Segment Start: Records shown

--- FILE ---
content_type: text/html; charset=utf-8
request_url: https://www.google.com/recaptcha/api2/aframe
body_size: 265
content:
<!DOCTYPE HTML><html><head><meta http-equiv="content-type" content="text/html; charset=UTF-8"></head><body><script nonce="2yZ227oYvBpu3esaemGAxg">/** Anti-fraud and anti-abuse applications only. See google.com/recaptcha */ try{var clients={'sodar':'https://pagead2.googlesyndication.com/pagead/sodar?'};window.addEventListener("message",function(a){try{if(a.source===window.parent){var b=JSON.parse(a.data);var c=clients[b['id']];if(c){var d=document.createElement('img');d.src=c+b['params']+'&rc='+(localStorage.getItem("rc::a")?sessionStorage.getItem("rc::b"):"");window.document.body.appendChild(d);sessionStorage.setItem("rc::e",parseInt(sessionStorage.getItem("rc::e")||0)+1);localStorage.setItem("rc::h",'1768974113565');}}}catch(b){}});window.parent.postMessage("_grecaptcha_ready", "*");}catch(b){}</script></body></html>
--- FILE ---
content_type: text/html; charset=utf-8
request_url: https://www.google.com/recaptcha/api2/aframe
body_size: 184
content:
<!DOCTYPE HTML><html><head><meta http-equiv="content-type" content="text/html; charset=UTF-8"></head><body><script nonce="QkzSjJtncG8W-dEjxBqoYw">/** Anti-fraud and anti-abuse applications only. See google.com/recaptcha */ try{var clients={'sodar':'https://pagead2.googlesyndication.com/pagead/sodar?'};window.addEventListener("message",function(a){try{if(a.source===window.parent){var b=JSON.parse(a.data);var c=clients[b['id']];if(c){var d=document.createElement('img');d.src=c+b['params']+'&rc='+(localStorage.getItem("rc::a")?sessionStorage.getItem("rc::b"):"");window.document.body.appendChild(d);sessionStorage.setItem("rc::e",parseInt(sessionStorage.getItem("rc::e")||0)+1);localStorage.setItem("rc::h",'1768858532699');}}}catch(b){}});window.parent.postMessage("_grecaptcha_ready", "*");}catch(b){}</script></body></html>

Segment End: Records shown

What to work on:
Each record above should be repeated exactly as it appears.

Written response:
--- FILE ---
content_type: text/html; charset=utf-8
request_url: https://www.google.com/recaptcha/api2/aframe
body_size: 265
content:
<!DOCTYPE HTML><html><head><meta http-equiv="content-type" content="text/html; charset=UTF-8"></head><body><script nonce="2yZ227oYvBpu3esaemGAxg">/** Anti-fraud and anti-abuse applications only. See google.com/recaptcha */ try{var clients={'sodar':'https://pagead2.googlesyndication.com/pagead/sodar?'};window.addEventListener("message",function(a){try{if(a.source===window.parent){var b=JSON.parse(a.data);var c=clients[b['id']];if(c){var d=document.createElement('img');d.src=c+b['params']+'&rc='+(localStorage.getItem("rc::a")?sessionStorage.getItem("rc::b"):"");window.document.body.appendChild(d);sessionStorage.setItem("rc::e",parseInt(sessionStorage.getItem("rc::e")||0)+1);localStorage.setItem("rc::h",'1768974113565');}}}catch(b){}});window.parent.postMessage("_grecaptcha_ready", "*");}catch(b){}</script></body></html>
--- FILE ---
content_type: text/html; charset=utf-8
request_url: https://www.google.com/recaptcha/api2/aframe
body_size: 184
content:
<!DOCTYPE HTML><html><head><meta http-equiv="content-type" content="text/html; charset=UTF-8"></head><body><script nonce="QkzSjJtncG8W-dEjxBqoYw">/** Anti-fraud and anti-abuse applications only. See google.com/recaptcha */ try{var clients={'sodar':'https://pagead2.googlesyndication.com/pagead/sodar?'};window.addEventListener("message",function(a){try{if(a.source===window.parent){var b=JSON.parse(a.data);var c=clients[b['id']];if(c){var d=document.createElement('img');d.src=c+b['params']+'&rc='+(localStorage.getItem("rc::a")?sessionStorage.getItem("rc::b"):"");window.document.body.appendChild(d);sessionStorage.setItem("rc::e",parseInt(sessionStorage.getItem("rc::e")||0)+1);localStorage.setItem("rc::h",'1768858532699');}}}catch(b){}});window.parent.postMessage("_grecaptcha_ready", "*");}catch(b){}</script></body></html>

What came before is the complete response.